By default extraction sends the OCR text to Gemini. Adding --mode multimodal also sends the page image, which lets the model see section headers, column boundaries, and layout cues that are often lost after OCR normalization:

pipeline extract output/<vol>/ --mode multimodal

This is most valuable for materials where geographic or thematic section headings fall mid-page (the model can see the heading visually rather than relying on text order), multi-column layouts where reading order is ambiguous, or any collection where state/category context shifts frequently within a page. In testing on Green Book volumes it eliminated mid-page geographic attribution errors entirely, compared to text-only mode.

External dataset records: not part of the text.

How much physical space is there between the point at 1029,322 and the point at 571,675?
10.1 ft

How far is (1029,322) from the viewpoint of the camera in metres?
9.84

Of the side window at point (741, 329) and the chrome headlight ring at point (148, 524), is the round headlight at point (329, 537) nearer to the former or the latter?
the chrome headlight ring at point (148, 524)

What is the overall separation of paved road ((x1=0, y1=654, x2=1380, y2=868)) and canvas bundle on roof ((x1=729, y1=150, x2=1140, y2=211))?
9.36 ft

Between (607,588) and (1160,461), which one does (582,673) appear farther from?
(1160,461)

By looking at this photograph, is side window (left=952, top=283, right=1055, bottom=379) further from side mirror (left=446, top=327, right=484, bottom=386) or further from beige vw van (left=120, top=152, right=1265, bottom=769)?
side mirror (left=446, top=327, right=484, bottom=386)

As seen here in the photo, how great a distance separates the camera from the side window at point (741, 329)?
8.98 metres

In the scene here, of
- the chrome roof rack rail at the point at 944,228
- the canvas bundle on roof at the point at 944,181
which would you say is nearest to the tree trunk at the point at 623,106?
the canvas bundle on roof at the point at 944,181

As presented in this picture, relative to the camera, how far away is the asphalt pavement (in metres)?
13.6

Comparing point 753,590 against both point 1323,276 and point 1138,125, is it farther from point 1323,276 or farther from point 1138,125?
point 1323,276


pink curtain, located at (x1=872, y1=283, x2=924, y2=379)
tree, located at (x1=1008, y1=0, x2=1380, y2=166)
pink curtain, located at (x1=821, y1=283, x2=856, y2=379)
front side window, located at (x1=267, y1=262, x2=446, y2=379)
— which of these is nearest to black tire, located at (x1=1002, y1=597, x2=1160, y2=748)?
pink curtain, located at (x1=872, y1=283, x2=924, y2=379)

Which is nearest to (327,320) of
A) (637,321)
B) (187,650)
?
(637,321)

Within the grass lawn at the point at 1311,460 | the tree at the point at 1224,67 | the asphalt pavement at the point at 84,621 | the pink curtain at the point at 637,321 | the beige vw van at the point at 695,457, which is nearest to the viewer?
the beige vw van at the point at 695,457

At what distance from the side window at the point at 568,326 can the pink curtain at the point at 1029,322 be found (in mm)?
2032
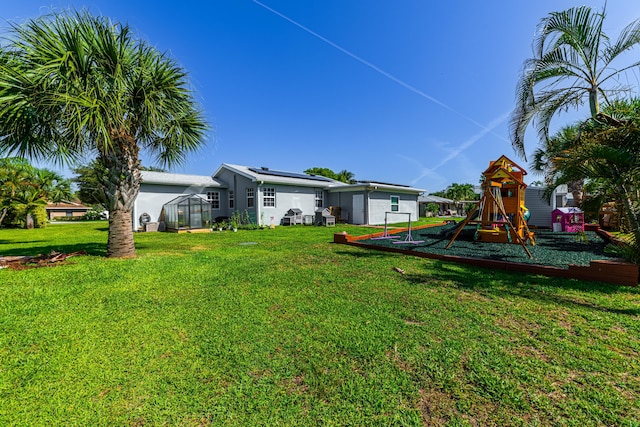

The cost increase is negligible — each page image is resized to ≤768 px and counts as one tile (~258 input tokens), adding roughly $0.00006 per page at standard rates. See docs/costs.md for a full breakdown.


Precision upgrade

The core pipeline run path gives you a canvas URI per row. Adding Surya OCR and alignment upgrades every canvas_fragment to a #xywh= bounding box — the exact line on the page, usable by any IIIF viewer:

pipeline ocr    output/<vol>/    # Surya bboxes + alignment (requires GPU or Apple Silicon)
pipeline review output/<vol>/    # optional: fix unmatched lines interactively

NW alignment result drawn on a source page — orange bounding boxes on matched lines, unmatched Gemini lines listed in the margin in red


Costs

A single ~80-page volume costs roughly ~$0.30 in Gemini API charges with --flex or $0.60 at standard rates, and can run within the free tier’s daily quota (~15–20 minutes at 15 RPM). See docs/costs.md for a full breakdown including platform costs (Surya OCR on Mac, Colab, and GPU).


Docs

Key design decisions

See docs/key-design-decisions.md for full technical notes.


Prior work and inspirations

See docs/prior-work.md for full annotated citations.